EXERCISE DIRECTIONS
Output the entries below word for word, stopping once the line containing "Muhalifler mecliste birbirine girdi!" is done, and omit each picture.

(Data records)

• • • •

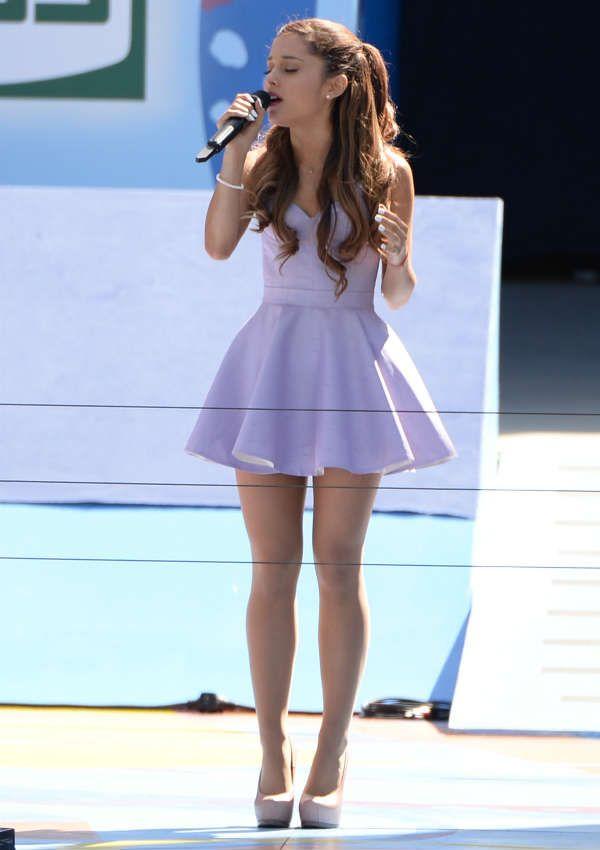See Ariana Grande's Cutest Looks - Cosmopolitan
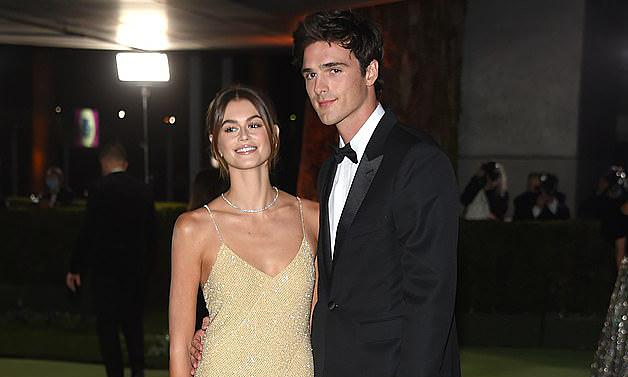 Kaia Gerber lần đầu dự sự kiện với bạn trai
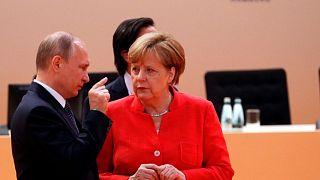 الرئيس الروسي فلاديمير بوتين والمستشارة الألمانية أنجيلا ميركل في هامبورغ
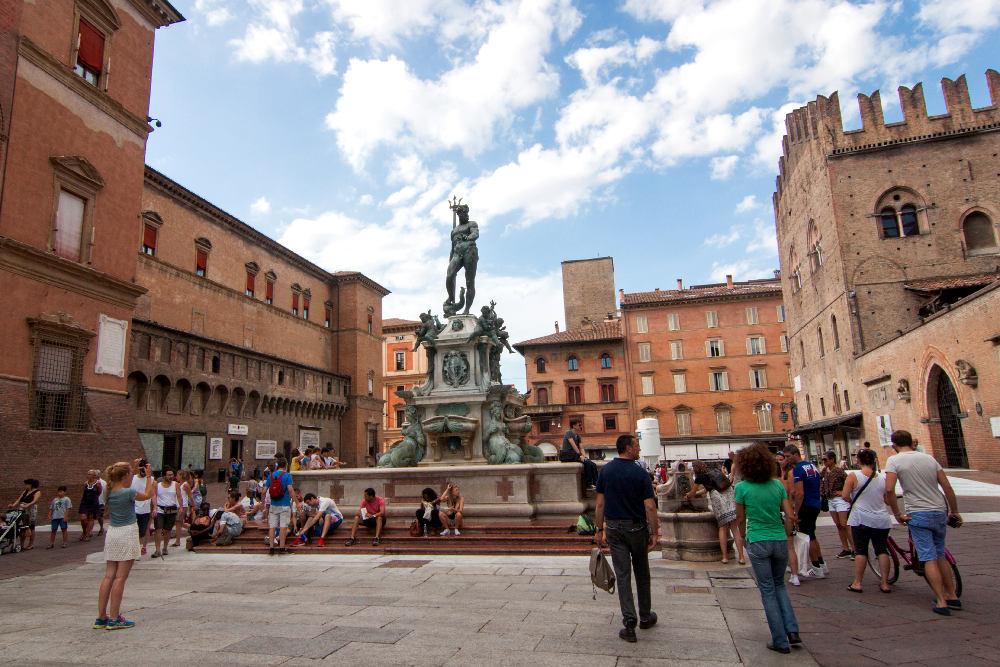 Piazza Maggiore e il monumento a Nettuno © Vitaliy Mikhailiuk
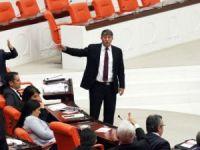Muhalifler mecliste birbirine girdi!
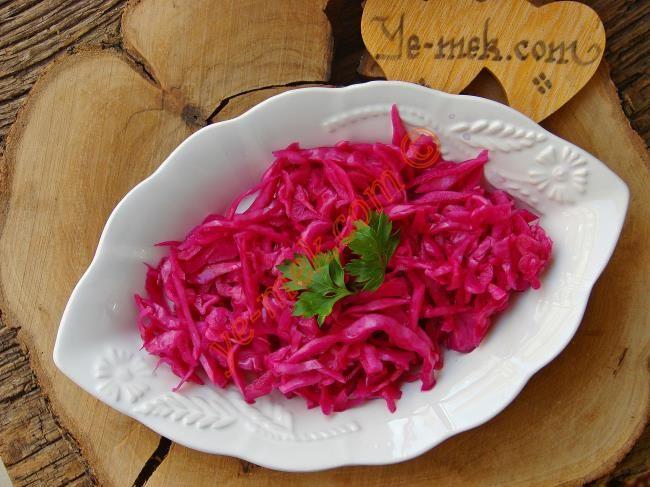 Sirkeli Kırmızı Lahana Salatası nasıl yapılır? Kolayca yapacağınız Sirkeli Kırmızı Lahana Salatası tarifini adım adım RESİMLİ olarak anlattık. Eminiz ki Sirkeli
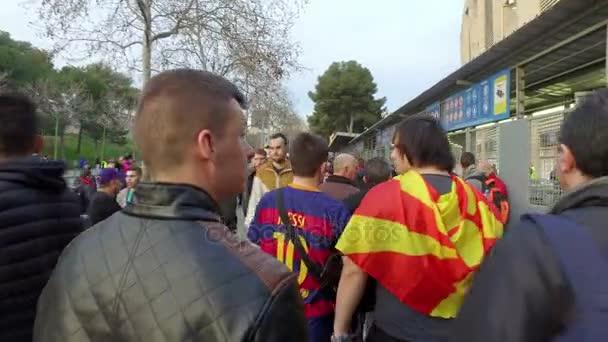 Fotbaloví fanoušci před zápasem v Barceloně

• • • •

RESULT FOR THIS TASK
See Ariana Grande's Cutest Looks - Cosmopolitan
 Kaia Gerber lần đầu dự sự kiện với bạn trai
 الرئيس الروسي فلاديمير بوتين والمستشارة الألمانية أنجيلا ميركل في هامبورغ
 Piazza Maggiore e il monumento a Nettuno © Vitaliy Mikhailiuk
Muhalifler mecliste birbirine girdi!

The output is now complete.